-- DO THIS --
Extract every entry word for word.

[Entries taken from a collection]
--------

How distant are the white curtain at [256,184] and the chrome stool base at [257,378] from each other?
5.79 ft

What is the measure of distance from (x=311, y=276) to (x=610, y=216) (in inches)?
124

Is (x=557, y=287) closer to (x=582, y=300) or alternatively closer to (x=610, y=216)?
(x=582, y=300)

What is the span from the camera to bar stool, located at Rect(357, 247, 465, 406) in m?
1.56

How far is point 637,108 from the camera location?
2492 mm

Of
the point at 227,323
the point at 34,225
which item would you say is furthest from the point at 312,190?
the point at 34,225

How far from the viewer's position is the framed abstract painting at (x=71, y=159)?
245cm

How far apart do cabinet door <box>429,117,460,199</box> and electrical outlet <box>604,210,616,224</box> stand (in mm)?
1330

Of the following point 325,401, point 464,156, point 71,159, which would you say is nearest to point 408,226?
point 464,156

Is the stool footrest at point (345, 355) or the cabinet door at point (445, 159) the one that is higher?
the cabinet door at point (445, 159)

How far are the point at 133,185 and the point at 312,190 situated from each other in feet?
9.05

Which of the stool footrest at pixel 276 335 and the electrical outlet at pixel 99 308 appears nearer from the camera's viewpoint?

--------

-- THE RESPONSE --
How distant are the white curtain at [256,184] and the chrome stool base at [257,378] from each other?
5.79 ft

What is the measure of distance from (x=311, y=276) to (x=610, y=216) (in inches)?
124

Is (x=557, y=287) closer to (x=582, y=300) or alternatively closer to (x=610, y=216)?
(x=582, y=300)

What is the span from the camera to bar stool, located at Rect(357, 247, 465, 406) in m?
1.56

How far is point 637,108 from the camera location?
2492 mm

Of
the point at 227,323
the point at 34,225
which item would you say is furthest from the point at 312,190?
the point at 34,225

How far from the viewer's position is the framed abstract painting at (x=71, y=159)?
245cm

How far apart do cabinet door <box>429,117,460,199</box> and electrical outlet <box>604,210,616,224</box> stand (in mm)?
1330

Of the following point 325,401, point 464,156, point 71,159, which would you say is nearest to point 408,226?
point 464,156

Is the stool footrest at point (345, 355) or the cabinet door at point (445, 159) the one that is higher?
the cabinet door at point (445, 159)

How far are the point at 133,185 and the point at 312,190 situated from each other in feet?
9.05

Which of the stool footrest at pixel 276 335 and the electrical outlet at pixel 99 308 appears nearer from the camera's viewpoint?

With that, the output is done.